Another major issue concerns the foreign exchange difficulties that led to the IMF standby arrangement in November 2000, and that, therefore, enabled other multilateral development banks to resume assistance to Pakistan. Exchange rate liberalization was a significant reform, particularly in light of the large fiscal deficits and crumbling investor confidence that drove reserves down to about $1 billion in September 2000, at which level they stabilized. However, the economy’s foreign exchange requirements are still large and further debt relief is critical. Under the IMF standby arrangement, the Government will receive $1.5 billion. The Government obtained $1.8 billion through a second round of debt rescheduling with the Paris Club in January 2001. But further assistance from IMF, which is scheduled to be provided in the latter half of 2001 in the form of a Poverty Reduction and Growth Facility loan (such loans have an explicit focus on poverty reduction in the context of a growth-oriented strategy), depends on the progress of the Government’s structural reforms, including trade liberalization measures to boost foreign exchange earnings. Under the standby arrangement, for example, the Government has already eliminated several administrative measures that inhibited exports and agreed to continue with tariff reductions that were begun in 2000.

Policy and Development Issues

Longer term, additional reforms to reduce the fiscal deficit or to increase government capacity to facilitate social development is essential if the Government is to achieve its development objectives, including faster economic growth and poverty reduction.

Public expenditure management is weak, partly because it has tended to be associated with expenditure controls, and partly because the rules and regulations are frequently bypassed.
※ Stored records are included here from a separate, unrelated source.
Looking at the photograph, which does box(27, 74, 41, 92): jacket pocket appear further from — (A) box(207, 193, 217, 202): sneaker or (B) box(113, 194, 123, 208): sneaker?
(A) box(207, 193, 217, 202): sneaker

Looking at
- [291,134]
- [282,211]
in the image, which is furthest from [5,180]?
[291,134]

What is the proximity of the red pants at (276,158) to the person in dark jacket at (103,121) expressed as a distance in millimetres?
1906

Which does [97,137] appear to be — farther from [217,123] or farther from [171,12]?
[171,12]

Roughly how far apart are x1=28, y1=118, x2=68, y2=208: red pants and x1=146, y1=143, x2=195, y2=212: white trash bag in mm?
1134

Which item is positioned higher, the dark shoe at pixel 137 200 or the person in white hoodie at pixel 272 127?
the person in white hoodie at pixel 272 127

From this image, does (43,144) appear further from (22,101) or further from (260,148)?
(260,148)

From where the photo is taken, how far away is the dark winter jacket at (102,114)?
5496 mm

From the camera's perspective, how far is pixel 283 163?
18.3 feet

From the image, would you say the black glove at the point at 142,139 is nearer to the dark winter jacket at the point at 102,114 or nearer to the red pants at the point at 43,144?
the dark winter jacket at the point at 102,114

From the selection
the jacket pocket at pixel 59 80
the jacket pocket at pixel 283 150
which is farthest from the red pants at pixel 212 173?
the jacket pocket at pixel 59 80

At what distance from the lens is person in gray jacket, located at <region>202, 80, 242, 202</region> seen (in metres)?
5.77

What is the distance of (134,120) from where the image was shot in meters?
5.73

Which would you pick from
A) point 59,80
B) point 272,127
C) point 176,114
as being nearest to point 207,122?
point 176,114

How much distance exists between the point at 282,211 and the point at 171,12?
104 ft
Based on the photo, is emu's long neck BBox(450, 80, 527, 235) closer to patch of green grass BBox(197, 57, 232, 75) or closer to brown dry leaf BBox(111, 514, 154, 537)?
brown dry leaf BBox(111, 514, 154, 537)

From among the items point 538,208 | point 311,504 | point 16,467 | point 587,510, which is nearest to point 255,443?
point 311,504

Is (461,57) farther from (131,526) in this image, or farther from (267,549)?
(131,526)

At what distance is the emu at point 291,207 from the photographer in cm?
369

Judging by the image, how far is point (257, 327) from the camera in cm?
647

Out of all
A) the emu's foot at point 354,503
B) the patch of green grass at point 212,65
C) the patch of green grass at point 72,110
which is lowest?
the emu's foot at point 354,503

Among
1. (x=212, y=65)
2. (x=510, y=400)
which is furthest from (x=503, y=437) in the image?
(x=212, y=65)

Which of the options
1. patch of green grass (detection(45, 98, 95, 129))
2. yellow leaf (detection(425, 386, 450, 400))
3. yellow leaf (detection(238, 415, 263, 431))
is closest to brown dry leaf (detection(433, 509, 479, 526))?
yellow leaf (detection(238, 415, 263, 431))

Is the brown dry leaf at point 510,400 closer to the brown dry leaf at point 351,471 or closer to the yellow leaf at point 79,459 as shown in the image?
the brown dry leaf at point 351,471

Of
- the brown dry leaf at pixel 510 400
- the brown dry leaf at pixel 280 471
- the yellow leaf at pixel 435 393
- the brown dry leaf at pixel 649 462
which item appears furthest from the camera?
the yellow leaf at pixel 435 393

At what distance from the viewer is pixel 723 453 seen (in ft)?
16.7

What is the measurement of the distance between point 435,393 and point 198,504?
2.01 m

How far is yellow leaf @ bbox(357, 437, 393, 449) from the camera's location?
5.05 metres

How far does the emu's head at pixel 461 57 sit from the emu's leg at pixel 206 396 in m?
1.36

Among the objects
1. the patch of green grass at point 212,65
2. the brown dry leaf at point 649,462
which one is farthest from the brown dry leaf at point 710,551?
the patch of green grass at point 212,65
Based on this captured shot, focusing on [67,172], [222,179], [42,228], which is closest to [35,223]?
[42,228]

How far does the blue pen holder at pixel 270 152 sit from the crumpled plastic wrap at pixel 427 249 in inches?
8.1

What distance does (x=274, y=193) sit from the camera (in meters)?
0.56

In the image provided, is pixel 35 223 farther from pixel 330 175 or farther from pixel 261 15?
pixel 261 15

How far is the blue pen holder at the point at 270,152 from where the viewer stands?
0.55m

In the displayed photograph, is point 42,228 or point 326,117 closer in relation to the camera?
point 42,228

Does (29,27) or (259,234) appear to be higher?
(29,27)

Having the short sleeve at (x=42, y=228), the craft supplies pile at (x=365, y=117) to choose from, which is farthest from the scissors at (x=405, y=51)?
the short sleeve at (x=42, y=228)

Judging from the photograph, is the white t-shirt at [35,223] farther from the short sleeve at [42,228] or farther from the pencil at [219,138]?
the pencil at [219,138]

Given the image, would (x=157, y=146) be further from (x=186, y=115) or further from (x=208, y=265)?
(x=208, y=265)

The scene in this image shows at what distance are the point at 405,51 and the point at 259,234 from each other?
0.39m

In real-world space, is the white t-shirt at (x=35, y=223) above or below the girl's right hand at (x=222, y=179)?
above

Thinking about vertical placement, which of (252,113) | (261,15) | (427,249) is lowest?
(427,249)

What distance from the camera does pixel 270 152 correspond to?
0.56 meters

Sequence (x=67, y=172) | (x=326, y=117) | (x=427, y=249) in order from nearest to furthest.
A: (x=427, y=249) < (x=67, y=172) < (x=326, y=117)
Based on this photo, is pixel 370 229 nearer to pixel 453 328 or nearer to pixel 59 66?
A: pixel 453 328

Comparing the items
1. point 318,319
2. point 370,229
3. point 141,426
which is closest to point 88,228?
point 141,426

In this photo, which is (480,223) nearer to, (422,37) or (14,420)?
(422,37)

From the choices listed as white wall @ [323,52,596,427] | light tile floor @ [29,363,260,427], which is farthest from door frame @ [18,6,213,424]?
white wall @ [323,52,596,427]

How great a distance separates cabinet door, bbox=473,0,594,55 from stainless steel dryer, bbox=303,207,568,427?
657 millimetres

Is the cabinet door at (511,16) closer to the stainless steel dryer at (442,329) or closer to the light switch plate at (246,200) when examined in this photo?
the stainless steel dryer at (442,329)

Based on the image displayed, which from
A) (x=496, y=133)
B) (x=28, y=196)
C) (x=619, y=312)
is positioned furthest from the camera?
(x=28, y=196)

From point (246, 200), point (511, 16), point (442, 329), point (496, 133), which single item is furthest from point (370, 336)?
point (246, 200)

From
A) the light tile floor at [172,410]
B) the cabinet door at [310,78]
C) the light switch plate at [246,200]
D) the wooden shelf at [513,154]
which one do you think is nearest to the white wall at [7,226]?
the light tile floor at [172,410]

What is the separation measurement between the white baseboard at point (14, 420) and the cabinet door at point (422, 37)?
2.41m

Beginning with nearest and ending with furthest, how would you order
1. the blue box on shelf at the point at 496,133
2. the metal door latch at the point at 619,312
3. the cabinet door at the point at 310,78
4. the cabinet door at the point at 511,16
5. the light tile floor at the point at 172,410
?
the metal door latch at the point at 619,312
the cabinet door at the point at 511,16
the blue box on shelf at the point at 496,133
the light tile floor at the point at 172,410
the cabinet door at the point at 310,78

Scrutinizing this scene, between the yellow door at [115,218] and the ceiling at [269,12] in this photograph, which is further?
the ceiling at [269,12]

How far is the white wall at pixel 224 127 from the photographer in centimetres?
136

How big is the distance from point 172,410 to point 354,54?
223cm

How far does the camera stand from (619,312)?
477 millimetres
Furthermore, interference by political leaders, lack of transparency in public expenditure management, weak institutional capacity, and weak accountability have plagued public expenditure management. Expenditure controls are needed to impose a hard budget constraint, but excessive preoccupation by provincial finance departments with expenditure controls may become an obstacle to smooth and efficient government functioning.

The Government’s use of expenditure controls is perhaps a consequence of overcentralized state functions and authority. The Government publicly highlighted the issue of overcentralization as soon as it came to power and stressed that devolution would be a cornerstone of its reform program. A detailed devolution proposal, prepared by the National Reconstruction Bureau, was finalized in August 2000. On 31 December 2000, elections to local bodies were held in 18 districts. In certain regards, however, the devolution plan lacks concrete details, including (i) the fiscal transfer mechanisms between provincial and local governments, (ii) the local governments’ revenue base, (iii) the implications of devolution for provincial administrative structures and staffing, and (iv) the details of local government functional responsibilities for social and economic services.

The low level of investment stems partly from high government borrowing, and partly from low savings rates. If recent reform efforts in the financial sector are sustained, savings rates should increase. These efforts include (i) plans for expedited privatization of state-owned banks, (ii) improving the legal and judicial process for enforcement of financial contracts, (iii) centralizing the regulatory authority in the State Bank of Pakistan, (iv) reducing interest rates on National Savings Schemes, and (v) improving the environment for prudential regulations and supervision of financial institutions so as to meet international standards. At the moment though, the financial sector is weak. Despite a recent national loan recovery drive, the banks still carry many nonperforming loans, which need to be reduced.